The team, comprised of researchers and system architects from Intel, Microsoft, and the University of Washington, achieved this feat by amalgamating a lightweight optimisation code with high-speed network devices, which increased the speed of Artificial Intelligence on paralysed computer systems five-fold.
Considerable advancements have been made in the field of Artificial Intelligence in recent years, which has been mainly due to the enhancements of the machine-learning step of AI. In this phase, the technology interacts with the world through large quantities of data. Here, the model is trained using substantial sets of labelled training data. The model is likely to perform better when confronted with novel inputs if rigorously tested against as much data as possible.
The machine-learning step is crucial to the evolution of Artificial Intelligence; however, due to it usually requiring a considerable number of computers running the learning algorithm in parallel, progress, until now, has not been optimal.
Marco Canini from the KAUST research team said: “How to train deep-learning models at a large scale is a very challenging problem. The AI models can consist of billions of parameters, and we can use hundreds of processors that need to work efficiently in parallel. In such systems, communication among processors during incremental model updates easily becomes a major performance bottleneck.”

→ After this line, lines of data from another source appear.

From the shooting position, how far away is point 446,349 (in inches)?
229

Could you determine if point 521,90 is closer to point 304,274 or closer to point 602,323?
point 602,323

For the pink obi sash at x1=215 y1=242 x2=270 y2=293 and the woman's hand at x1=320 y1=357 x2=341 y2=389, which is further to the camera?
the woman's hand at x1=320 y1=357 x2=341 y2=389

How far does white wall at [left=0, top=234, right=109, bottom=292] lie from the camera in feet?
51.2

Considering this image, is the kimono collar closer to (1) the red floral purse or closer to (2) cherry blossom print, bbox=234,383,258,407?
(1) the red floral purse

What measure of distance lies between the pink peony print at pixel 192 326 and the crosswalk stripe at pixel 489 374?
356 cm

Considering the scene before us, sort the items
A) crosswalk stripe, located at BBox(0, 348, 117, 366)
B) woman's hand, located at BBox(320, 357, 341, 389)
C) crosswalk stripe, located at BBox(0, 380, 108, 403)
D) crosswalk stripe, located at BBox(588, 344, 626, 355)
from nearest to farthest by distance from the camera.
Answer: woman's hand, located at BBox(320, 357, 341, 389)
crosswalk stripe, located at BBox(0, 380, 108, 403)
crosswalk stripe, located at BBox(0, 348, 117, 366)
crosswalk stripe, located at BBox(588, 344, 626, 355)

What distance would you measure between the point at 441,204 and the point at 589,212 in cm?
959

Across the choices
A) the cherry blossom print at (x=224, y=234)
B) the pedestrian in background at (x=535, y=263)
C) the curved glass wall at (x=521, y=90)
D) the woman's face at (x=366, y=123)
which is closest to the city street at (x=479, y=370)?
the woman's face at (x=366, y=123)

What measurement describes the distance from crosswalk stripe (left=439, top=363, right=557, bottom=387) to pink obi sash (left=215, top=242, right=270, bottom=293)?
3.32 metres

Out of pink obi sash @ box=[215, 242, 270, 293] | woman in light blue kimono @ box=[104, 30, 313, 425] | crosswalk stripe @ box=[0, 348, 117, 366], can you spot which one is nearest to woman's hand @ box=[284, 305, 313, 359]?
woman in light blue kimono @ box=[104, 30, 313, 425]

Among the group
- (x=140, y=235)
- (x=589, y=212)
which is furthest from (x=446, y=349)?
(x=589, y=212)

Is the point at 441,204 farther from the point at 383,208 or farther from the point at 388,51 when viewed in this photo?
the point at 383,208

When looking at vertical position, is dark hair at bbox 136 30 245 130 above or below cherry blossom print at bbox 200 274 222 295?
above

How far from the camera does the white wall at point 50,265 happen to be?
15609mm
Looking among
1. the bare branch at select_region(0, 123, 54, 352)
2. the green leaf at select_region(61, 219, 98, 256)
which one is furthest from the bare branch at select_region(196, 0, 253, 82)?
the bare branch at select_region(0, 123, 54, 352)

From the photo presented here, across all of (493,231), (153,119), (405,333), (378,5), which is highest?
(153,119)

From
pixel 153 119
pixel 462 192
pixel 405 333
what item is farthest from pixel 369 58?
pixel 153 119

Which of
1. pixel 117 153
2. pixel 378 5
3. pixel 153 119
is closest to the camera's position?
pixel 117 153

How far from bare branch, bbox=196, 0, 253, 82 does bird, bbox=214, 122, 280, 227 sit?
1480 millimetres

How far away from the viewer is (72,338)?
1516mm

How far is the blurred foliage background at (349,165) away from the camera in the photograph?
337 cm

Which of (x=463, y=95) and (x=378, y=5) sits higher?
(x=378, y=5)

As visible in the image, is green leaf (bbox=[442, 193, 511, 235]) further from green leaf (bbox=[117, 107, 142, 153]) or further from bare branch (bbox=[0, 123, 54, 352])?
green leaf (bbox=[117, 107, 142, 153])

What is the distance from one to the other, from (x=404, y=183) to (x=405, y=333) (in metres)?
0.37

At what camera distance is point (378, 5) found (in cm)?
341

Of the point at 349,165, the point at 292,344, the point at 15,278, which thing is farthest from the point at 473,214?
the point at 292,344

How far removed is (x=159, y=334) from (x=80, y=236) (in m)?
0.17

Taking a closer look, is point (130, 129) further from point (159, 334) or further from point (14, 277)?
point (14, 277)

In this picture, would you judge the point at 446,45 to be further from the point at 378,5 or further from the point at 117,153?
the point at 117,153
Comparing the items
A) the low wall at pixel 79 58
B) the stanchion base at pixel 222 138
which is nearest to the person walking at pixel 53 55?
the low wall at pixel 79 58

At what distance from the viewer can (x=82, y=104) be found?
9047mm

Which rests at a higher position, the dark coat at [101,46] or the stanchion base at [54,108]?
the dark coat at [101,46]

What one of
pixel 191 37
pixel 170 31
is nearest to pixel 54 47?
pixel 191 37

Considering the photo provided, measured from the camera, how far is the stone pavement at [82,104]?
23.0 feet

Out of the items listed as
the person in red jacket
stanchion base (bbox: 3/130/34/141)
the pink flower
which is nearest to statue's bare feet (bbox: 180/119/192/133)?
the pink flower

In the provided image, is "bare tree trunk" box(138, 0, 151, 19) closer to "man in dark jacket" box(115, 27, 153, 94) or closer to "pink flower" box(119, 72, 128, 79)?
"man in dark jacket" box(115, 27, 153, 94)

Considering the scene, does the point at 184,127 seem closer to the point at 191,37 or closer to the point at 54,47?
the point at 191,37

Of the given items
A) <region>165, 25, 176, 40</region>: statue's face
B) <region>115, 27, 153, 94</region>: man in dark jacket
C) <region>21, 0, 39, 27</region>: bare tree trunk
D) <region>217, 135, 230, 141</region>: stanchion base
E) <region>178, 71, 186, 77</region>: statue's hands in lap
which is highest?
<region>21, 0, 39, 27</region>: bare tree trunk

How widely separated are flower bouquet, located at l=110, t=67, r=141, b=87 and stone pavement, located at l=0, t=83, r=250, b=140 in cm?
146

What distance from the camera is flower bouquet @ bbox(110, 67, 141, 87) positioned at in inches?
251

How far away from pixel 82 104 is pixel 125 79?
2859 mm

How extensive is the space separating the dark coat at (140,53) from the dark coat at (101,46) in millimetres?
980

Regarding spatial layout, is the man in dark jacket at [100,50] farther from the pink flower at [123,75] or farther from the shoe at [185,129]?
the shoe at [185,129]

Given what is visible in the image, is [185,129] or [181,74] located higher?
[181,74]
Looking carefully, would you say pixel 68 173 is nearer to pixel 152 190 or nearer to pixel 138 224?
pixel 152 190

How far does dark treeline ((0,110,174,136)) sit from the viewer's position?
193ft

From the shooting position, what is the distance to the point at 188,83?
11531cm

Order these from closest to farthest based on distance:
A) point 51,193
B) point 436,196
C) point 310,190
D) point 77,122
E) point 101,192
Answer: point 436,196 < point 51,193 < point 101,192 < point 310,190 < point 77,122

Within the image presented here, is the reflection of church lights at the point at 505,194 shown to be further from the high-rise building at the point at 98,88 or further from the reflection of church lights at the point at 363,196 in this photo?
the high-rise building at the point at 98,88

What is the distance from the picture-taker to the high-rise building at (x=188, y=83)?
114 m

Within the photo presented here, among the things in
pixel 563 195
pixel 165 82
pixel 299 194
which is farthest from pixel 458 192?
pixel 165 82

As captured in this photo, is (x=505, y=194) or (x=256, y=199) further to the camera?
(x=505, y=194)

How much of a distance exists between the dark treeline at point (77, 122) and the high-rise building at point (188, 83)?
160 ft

To overcome this problem, the team incorporated the use of new network technology developed by Barefoot Networks, a division of Intel.
Amedeo Sapio, KAUST alumnus and member of the Barefoot Networks team, explained: “We use Barefoot Networks’ new programmable dataplane networking hardware to offload part of the work performed during distributed machine-learning training. Using this new programmable networking hardware, rather than just the network, to move data means that we can perform computations along the network paths.”
During the model update phase of the machine-learning process, the team’s SwitchMl platform allows the network hardware to perform data aggregation tasks, which mitigates the computational load, minimalising the amount of data transmission.
“Although the programmable switch dataplane can do operations very quickly, the operations it can do are limited. So, our solution had to be simple enough for the hardware and yet flexible enough to solve challenges such as limited onboard memory capacity. SwitchML addresses this challenge by co-designing the communication network and the distributed training algorithm, achieving an acceleration of up to 5.5 times compared to the state-of-the-art approach,” said Canini.